* _Assigned task 1_: In the thread on AWS isolation, duplicate the passage between "Hacker News new" and "across multiple regions.", inclusive.
* _Assigned task 2_: Give a three-sentence summary of the thread on AWS Availability Zones and Regions.

(Excerpt provided begins)

Hacker News new | ask | show | jobs
by justinsb 4988 days ago
AZs were supposed to be that unit of isolation, then when multiple AZs failed that shifted to be Regions; it seemed like a "blame the victim" mentality to me.

Given that AWS are running the same software across regions and have the same people & processes in place, and further that there's software that runs across regions (e.g. S3), I'd wager it's not long before we have a multi-region outage.

Finally, some of the multi-AZ problems in the past were compounded because as one AZ went down everyone hammered the other AZs, taking out the APIs at least. That's when everyone believed that AZs were isolated. Now that people know that's not the case, those same systems are going to be hammering across multiple regions.

2 comments

Perhaps you misread/misinterpreted the level of isolation that AZs provided.

AZs are physically separate data centers. They are protected from fires, flooding, physical disasters. BUT they do share some common components which allow you to do things like shift EIPs between AZs, snapshots, security groups, etc. (Source: http://aws.amazon.com/ec2/faqs/#How_isolated_are_Availabilit...)

Regions on the other hand, are completely separate installations of every component of the AWS stack. You can verify this because no resources can be shared between Regions (snapshots, groups, EIPs etc). You can also verify this during an outage. IE: When the US-EAST-1 API becomes unresponsive (due to throttling), the US-WEST-1/2 are still available.

Regions are 100% independent of one another, both physically and also control plane wise. Also code pushes to regions for new features don't ever happen on the same day.
Source?

AZs were supposed to be independent; they aren't. Fool me one...

I used to work on the EC2 team. The regions are wholly independent of one another.
I hope you blog more of these practices then. AWS doesn't put this stuff in writing, which is very convenient for them when something goes wrong, but makes it nigh on impossible to build a reliable system on EC2.

I don't think it's an easy problem to solve, but to suggest that the regions won't go down together strikes me as "the Titanic is unsinkable" hubris. I hope the AWS team doesn't share your attitude :-)

(Excerpt provided ends)
(Given records begins)

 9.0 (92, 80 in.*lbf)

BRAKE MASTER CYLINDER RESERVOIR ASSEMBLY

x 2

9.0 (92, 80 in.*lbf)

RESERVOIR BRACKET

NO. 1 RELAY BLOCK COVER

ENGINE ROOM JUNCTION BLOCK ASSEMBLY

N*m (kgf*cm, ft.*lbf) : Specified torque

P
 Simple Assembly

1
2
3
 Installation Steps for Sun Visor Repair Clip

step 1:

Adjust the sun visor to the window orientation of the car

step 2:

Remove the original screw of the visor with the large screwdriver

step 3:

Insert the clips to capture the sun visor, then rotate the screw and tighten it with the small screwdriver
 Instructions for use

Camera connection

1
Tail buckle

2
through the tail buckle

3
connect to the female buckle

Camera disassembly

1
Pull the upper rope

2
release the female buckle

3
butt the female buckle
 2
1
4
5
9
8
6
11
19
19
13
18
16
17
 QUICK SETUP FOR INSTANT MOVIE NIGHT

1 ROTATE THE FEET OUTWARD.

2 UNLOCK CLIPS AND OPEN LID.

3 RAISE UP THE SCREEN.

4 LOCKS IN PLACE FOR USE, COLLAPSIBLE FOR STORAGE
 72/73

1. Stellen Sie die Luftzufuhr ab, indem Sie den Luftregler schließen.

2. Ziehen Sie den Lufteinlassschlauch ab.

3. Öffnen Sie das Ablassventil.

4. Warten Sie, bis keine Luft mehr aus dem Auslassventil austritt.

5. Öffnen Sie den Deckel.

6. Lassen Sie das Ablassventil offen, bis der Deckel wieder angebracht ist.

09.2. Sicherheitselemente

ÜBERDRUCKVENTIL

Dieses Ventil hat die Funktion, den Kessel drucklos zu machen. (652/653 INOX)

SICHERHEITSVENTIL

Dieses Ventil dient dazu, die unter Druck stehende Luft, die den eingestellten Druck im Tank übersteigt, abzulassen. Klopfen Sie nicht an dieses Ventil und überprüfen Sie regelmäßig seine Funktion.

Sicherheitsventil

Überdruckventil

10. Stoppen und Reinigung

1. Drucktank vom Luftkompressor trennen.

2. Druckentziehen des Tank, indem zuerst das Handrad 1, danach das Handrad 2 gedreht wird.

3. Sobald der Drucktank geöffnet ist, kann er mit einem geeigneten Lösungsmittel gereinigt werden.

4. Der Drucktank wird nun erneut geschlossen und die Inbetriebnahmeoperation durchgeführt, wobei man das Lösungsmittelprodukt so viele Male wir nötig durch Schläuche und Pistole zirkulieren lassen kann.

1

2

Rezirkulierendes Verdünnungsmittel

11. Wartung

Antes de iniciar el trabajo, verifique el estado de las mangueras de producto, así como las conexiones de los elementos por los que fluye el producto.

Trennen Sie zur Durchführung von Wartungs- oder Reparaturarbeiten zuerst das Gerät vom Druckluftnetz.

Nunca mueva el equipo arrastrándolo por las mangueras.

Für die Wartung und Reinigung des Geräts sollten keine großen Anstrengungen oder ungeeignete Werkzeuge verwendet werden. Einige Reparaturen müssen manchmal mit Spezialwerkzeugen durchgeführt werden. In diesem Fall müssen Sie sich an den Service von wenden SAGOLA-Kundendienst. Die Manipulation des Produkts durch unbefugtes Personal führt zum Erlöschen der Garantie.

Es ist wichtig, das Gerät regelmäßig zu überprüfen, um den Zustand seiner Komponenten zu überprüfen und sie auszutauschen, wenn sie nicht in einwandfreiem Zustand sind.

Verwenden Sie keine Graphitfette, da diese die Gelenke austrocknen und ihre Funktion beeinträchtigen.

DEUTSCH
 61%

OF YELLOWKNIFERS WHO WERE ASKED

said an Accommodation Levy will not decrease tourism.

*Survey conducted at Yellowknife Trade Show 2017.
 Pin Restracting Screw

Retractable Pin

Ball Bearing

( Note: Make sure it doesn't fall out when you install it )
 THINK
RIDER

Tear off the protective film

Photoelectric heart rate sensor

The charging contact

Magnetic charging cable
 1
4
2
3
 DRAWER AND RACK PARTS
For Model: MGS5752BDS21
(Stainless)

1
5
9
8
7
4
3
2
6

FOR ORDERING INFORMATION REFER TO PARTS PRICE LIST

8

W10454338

(Given records ends)

* _Response box 1_:
Hacker News new | ask | show | jobs
by justinsb 4988 days ago
AZs were supposed to be that unit of isolation, then when multiple AZs failed that shifted to be Regions; it seemed like a "blame the victim" mentality to me.

Given that AWS are running the same software across regions and have the same people & processes in place, and further that there's software that runs across regions (e.g. S3), I'd wager it's not long before we have a multi-region outage.

Finally, some of the multi-AZ problems in the past were compounded because as one AZ went down everyone hammered the other AZs, taking out the APIs at least. That's when everyone believed that AZs were isolated. Now that people know that's not the case, those same systems are going to be hammering across multiple regions.

* _Response box 2_: One poster argues that because AWS runs the same software, people and processes across Regions, and some software such as S3 spans Regions, a multi-region outage is likely before long. A reply counters that Availability Zones are physically separate data centers but share some common components, whereas Regions are completely separate installations that are independent both physically and in the control plane. The first poster stays unconvinced, noting that AZs were also supposed to be independent and comparing the claim that Regions won't fail together to "the Titanic is unsinkable" hubris.